Selected text:
Child poverty is an enduring shame of the United States. According to the Roadmap to Reducing Child Poverty, 13% of children live in poverty. Hispanic children have the highest child poverty rates (22%) followed by Black children (18%). White children have a poverty rate of about 8%. At the individual level, child poverty, especially persistent poverty, causes long-term negative education, health and economic outcomes. And as a country, child poverty costs our economy 4 to 5 percent of GDP per year (between $800 billion and $1.1 trillion).

Graph showing child poverty rates by race and ethnicity

For these reasons, Congress tasked the National Academies with mapping a path forward to reduce child poverty by half in the next ten years. The consensus report examined 20 individual policy changes and four policy ‘packages’— combinations of tax credits, nutrition and housing assistance, and a new child allowance program modelled as an expansion of the Child Tax Credit. The report concluded that although all the policy options would reduce poverty for all groups, Hispanic children and immigrant children would benefit less.

The reason is that many immigrants, including immigrants lawfully present in the U.S., have restricted eligibility for anti-poverty programs, which hurts their citizen children. Even when families meet eligibility criteria—such as being low-income and working—children in immigrant families have restricted access because the safety net is tied not to the child’s needs, but to the parent’s immigration status.   

Hispanic children are disproportionately hurt by immigrant eligibility exclusions

Eligibility restrictions based on immigrant status disproportionately hurt Hispanic children, who make up about 25 percent of the child population and growing, and are the largest group of children in poverty: 41 percent of all children in poverty are Hispanic (about 4 million). Even though 95 percent of Hispanic children are U.S. citizens, more than 50 percent have at least one foreign-born parent, and about 25 percent have an undocumented parent. Although their parents have higher employment rates than other adults, they tend to hold low-wage jobs, which, in combination with restricted access to the safety net, puts their children at high risk of poverty.

The American Rescue Plan is great for many American families. It dramatically expands the Child Tax Credit, provides most families with stimulus checks, and expands the Earned Income Tax Credit (EITC). But to benefit the most vulnerable children and reduce poverty in an equitable way, the policy changes should expand eligibility for children in immigrant families. The EITC and the Child Tax Credit are among our most important anti-poverty programs. Without these tax credits, the child poverty rate would be 18.9% instead of 13%.

However, the EITC--arguably our strongest anti-poverty tool--excludes U.S. citizen children if even one parent lacks a Social Security Number. Thus, although the EITC is meant to help families with children, it leaves out about 17% of U.S. citizen children in poverty because they live in mixed-status families with parents who file their taxes without a Social Security Number. Children in mixed-status families have much higher poverty rates (31.5%) than children in all-citizen families (10.2%).

Source material:
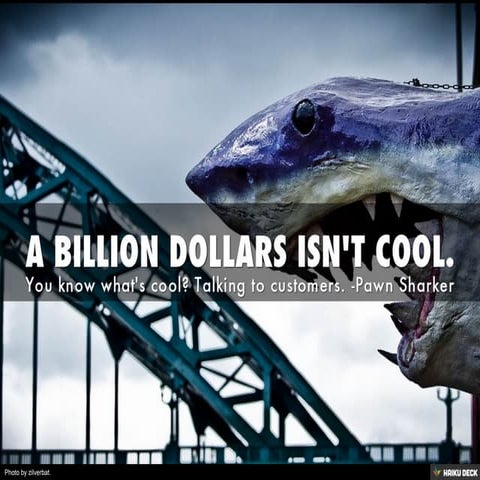 A BILLION DOLLARS ISN'T COOL.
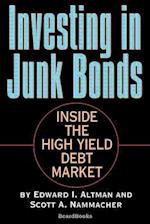 Investing in Junk Bonds: Inside the High Yield Debt Market 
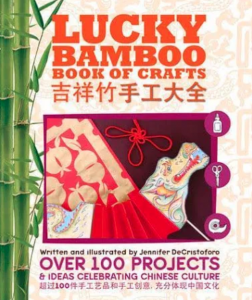 Lucky Bamboo Book of Crafts: Over 100 Projects & Ideas Celebrating Chinese Culture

Problem set:
A. From the child poverty text, print the part that opens with the words containing "The American Rescue" and closes with "instead of 13%.", reproducing it word for word.
B. Answer these questions using the child poverty text:
(i) What percentage of all children in poverty are Hispanic?
(ii) Without the EITC and the Child Tax Credit, what would the child poverty rate be?
(iii) What poverty rate does the text give for children in mixed-status families?

Task solutions:
A.
The American Rescue Plan is great for many American families. It dramatically expands the Child Tax Credit, provides most families with stimulus checks, and expands the Earned Income Tax Credit (EITC). But to benefit the most vulnerable children and reduce poverty in an equitable way, the policy changes should expand eligibility for children in immigrant families. The EITC and the Child Tax Credit are among our most important anti-poverty programs. Without these tax credits, the child poverty rate would be 18.9% instead of 13%.

B.
(i) 41 percent (about 4 million children)
(ii) 18.9%
(iii) 31.5%